D’une durée de deux jours, la rencontre donnera lieu à des exposés sur les différentes thématiques qui intéressent la femme et le dividende démographique et leur incidence sur le développement inclusif des pays.

Ouvrant l’atelier, le président de de l'université El Asriyaa de Nouakchott, Pr. Ahmedou Ould Houba, a précisé que son établissement s’attèle régulièrement à l’organisation des activités relatives aux différents domaines de développement, surtout en ce qui concerne l’autonomisation de la femme et sa pleine participation au processus habituel de la vie quotidienne, à tous les niveaux.

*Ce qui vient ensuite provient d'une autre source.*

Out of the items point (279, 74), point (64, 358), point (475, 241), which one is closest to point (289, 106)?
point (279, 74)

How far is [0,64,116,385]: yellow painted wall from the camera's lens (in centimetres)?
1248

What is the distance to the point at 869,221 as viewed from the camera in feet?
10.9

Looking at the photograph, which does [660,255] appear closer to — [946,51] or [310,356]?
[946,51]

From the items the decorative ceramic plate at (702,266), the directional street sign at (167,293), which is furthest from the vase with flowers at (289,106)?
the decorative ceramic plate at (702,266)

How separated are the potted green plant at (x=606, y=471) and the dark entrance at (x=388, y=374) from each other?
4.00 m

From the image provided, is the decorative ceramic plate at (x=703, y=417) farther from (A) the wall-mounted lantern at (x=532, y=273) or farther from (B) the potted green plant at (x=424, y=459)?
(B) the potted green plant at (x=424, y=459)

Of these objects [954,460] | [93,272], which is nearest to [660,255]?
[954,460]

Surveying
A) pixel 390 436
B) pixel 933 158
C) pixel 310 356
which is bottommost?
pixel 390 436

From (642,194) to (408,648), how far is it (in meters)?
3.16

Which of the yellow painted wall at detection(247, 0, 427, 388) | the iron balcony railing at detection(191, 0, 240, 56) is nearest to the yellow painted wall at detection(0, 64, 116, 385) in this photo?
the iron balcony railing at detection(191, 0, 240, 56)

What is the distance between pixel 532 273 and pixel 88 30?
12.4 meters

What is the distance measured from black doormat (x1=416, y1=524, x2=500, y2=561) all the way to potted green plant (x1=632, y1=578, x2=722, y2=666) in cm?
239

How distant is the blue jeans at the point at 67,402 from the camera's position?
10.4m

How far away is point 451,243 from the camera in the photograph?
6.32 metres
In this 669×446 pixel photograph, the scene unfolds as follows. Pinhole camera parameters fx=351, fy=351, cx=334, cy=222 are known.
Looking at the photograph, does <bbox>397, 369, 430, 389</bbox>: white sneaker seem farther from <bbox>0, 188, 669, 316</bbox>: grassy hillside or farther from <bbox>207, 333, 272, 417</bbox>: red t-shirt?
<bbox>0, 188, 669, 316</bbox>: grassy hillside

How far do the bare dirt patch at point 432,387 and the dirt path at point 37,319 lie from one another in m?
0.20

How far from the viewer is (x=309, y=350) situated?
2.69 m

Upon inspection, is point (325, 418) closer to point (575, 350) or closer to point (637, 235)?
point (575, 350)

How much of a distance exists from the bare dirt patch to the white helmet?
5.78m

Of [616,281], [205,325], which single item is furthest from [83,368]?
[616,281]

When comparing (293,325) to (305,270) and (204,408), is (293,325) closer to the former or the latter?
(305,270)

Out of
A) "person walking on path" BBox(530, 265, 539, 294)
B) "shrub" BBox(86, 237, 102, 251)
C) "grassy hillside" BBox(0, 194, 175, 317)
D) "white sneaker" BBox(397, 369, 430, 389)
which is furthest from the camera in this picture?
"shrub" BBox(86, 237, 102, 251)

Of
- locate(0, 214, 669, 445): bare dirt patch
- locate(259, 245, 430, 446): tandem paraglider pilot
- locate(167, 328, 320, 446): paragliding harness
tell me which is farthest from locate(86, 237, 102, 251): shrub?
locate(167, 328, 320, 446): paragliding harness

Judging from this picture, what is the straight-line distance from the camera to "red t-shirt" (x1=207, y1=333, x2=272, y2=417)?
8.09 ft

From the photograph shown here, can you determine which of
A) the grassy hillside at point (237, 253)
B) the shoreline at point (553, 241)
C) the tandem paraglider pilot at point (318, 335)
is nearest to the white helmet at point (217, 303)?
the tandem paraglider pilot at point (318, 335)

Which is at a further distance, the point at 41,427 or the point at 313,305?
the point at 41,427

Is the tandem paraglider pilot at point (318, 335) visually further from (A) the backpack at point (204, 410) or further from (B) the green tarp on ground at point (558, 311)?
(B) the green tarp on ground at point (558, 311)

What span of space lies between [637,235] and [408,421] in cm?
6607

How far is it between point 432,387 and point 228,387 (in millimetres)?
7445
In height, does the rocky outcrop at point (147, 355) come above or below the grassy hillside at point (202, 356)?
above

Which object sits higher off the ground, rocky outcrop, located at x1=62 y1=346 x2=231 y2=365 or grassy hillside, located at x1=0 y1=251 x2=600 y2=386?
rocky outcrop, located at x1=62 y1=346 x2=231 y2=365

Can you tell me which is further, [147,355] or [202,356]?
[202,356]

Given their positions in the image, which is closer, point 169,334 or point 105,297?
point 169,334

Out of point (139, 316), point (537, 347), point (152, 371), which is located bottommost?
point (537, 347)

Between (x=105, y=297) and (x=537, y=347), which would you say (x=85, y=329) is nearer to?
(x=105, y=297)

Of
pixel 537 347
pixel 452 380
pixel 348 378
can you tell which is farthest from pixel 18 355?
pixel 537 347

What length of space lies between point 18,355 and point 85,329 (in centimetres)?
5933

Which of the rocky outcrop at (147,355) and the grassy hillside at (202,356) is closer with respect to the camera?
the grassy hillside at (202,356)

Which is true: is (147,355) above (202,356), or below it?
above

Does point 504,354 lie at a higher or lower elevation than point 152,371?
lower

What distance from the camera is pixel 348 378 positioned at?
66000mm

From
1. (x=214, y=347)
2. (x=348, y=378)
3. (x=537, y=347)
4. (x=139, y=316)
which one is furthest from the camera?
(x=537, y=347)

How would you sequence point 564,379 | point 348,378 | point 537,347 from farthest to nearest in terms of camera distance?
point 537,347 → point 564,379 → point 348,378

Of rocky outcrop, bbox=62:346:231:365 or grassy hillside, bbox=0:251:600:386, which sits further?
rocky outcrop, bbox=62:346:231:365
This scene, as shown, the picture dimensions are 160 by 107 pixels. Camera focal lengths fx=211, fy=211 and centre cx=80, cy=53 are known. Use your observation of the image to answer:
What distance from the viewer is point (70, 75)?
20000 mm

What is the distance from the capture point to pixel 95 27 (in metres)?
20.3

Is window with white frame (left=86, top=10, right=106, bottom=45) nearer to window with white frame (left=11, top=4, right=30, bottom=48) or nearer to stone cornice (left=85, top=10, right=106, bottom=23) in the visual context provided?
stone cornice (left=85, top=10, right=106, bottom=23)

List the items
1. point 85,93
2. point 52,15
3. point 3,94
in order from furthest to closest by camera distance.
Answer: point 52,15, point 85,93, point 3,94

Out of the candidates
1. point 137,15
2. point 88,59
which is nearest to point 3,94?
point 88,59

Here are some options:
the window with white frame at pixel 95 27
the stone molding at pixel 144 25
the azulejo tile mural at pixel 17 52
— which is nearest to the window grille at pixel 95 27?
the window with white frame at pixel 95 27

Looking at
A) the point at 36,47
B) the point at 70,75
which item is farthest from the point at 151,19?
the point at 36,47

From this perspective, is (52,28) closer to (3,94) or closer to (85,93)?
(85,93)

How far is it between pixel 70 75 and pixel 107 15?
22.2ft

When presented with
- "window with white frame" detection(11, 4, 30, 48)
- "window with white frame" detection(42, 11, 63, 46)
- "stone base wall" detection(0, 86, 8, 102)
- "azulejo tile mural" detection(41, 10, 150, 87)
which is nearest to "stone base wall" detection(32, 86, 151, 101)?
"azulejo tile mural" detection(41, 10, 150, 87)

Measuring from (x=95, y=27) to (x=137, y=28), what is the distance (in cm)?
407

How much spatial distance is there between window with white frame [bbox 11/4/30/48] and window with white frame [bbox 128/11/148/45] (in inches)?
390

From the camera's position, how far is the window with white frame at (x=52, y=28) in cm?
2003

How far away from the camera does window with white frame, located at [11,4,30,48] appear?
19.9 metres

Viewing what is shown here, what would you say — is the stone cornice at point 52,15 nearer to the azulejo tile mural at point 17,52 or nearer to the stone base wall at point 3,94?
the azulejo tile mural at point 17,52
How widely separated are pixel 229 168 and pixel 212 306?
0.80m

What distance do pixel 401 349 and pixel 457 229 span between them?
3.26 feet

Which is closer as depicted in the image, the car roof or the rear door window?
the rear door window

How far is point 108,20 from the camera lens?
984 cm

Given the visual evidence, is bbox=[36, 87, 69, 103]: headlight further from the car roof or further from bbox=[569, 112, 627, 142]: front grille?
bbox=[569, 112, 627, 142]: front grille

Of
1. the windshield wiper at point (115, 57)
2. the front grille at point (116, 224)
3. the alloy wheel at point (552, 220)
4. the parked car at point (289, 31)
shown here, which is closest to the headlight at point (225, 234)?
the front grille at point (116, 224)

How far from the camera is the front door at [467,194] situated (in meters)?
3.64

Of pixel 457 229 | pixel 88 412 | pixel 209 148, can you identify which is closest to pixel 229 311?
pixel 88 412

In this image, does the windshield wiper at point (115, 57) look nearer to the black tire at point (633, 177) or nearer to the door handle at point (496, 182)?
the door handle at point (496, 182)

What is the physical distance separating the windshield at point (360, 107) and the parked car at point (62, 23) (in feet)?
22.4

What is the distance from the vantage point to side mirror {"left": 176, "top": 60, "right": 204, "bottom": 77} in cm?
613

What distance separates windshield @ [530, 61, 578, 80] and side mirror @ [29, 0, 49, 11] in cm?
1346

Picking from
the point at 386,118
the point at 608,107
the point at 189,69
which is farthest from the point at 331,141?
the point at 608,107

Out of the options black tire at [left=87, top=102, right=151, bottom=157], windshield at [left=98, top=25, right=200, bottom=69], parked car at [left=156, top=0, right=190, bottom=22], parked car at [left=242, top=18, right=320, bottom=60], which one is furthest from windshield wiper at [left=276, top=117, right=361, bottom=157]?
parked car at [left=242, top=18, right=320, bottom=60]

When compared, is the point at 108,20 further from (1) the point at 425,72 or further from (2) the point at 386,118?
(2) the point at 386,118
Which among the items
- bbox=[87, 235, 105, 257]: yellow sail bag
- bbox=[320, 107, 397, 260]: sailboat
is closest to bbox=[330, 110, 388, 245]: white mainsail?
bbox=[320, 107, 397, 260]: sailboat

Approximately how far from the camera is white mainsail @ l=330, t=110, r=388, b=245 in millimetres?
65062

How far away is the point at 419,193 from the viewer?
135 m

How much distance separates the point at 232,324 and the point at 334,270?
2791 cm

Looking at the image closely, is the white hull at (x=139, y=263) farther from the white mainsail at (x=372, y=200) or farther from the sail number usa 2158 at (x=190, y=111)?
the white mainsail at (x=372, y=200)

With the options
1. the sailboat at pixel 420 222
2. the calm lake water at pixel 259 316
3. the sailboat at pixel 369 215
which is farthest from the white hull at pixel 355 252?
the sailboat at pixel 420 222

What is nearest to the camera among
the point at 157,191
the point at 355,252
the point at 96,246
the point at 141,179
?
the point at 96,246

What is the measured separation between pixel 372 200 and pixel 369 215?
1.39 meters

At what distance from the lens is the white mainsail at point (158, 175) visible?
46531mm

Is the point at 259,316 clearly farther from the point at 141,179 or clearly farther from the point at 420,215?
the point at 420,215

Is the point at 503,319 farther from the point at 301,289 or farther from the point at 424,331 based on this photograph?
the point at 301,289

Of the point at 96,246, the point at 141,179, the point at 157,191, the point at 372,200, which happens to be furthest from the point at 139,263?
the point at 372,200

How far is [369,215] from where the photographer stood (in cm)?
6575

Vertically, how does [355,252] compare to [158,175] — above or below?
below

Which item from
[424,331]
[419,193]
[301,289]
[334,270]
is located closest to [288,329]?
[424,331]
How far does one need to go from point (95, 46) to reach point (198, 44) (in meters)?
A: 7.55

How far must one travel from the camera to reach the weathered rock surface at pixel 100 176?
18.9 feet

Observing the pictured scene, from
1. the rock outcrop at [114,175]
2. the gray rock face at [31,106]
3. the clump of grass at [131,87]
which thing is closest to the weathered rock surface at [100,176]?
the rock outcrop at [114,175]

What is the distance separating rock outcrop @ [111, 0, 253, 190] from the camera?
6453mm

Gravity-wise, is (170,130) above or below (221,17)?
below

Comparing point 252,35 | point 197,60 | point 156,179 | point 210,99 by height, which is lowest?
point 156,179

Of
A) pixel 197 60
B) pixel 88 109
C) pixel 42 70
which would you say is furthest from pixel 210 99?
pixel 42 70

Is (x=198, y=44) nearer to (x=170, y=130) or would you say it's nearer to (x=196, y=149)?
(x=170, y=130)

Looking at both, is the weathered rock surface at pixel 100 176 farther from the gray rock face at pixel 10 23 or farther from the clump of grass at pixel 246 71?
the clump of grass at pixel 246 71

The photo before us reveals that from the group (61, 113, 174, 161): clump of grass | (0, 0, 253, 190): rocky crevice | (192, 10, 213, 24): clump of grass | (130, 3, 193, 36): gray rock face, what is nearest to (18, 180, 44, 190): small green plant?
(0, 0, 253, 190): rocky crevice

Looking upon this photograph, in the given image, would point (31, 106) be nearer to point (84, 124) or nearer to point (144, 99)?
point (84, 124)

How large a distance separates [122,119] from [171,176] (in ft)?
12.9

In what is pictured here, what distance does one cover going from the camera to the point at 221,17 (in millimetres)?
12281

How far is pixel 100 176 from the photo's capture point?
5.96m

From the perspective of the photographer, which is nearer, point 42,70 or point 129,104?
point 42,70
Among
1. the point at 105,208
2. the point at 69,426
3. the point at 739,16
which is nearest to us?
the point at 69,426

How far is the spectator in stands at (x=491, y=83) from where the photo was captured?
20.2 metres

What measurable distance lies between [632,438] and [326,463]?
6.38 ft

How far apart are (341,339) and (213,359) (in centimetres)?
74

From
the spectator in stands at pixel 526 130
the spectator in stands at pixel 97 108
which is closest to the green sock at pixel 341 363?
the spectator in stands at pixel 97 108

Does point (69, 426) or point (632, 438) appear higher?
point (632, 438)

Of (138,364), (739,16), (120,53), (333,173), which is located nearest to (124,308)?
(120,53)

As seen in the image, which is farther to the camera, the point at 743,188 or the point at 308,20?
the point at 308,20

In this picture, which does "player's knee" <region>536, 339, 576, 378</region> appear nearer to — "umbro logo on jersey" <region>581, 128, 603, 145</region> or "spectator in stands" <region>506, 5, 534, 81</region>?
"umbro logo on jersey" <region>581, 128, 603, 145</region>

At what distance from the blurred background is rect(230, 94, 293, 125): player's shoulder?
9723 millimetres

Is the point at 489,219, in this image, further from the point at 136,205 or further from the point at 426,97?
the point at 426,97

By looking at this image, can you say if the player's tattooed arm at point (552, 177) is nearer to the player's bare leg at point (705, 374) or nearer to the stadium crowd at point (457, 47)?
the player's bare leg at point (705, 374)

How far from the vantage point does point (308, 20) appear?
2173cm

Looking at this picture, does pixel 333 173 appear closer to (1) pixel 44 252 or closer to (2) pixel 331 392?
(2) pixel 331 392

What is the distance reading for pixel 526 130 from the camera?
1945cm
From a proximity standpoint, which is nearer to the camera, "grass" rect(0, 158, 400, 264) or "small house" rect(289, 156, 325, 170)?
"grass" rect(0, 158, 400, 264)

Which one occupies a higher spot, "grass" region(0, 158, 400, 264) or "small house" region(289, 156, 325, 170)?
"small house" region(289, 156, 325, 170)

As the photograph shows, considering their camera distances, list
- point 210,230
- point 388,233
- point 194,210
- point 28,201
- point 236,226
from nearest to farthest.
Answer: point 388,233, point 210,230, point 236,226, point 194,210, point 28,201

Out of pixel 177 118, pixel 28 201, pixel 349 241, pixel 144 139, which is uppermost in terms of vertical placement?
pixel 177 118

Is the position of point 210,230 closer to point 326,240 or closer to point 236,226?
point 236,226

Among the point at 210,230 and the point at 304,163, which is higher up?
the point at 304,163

Il a ajouté que la femme jouit d’une importance capitale dans les programmes d’enseignement supérieur et de la recherche scientifique de son université, surtout les thèses de doctorat qui traitent, entre autres, souvent les questions relatives au dividende démographique et au développement social.

Le président de de l'université El Asriyaa de Nouakchott a enfin remercié le projet d’autonomisation de la femme et du dividende démographique dans la région du Sahel pour sa contribution à l’organisation du présent atelier.

Lui succédant, le représentant du projet d’autonomisation de la femme et du dividende démographique au niveau de de l'université El Asriyaa de Nouakchott, Dr. Mohamed Radhi Ould Sadvi, a précisé que les pays du Sahel s’intéressent beaucoup aux politiques et stratégiques économiques de lutte contre la pauvreté par le renforcement du rendement économique du genre et l’amélioration de l’état de vie des populations vulnérables.

M. Sadvi a enfin précisé que les questions des populations constituent la pierre angulaire des politiques de développement durable, compte-tenu, de leur lien avec le transfert économique structurel, le capital humain et la protection sociale et le développement inclusif.

Quant représentant résident de l’UNFPA à Nouakchott, M. KABORE Saïdou, il s’est dit heureux de participer à cet atelier qui va contribuer à la réalisation des objectifs du projet SWEDD, notamment l’amélioration des conditions de la femme sahélienne et son intégration dans la vie active économique et sociale.

Il a enfin indiqué que le projet SWDD, lancé en 2015, cherche à réduire les disparités et l’inégalité par rapport au genre dans la région du Sahel, région qui avait vécu de multiples catastrophes naturelles et épidémies ayant pour conséquences d’augmenter le champ de la pauvreté et d’élargir les disparités sociales, ce qui a influé négativement sur la vie économique et sociale.

La cérémonie d’ouverture s’est déroulée en présence de plusieurs responsables de l'université El Asriyaa de Nouakchott.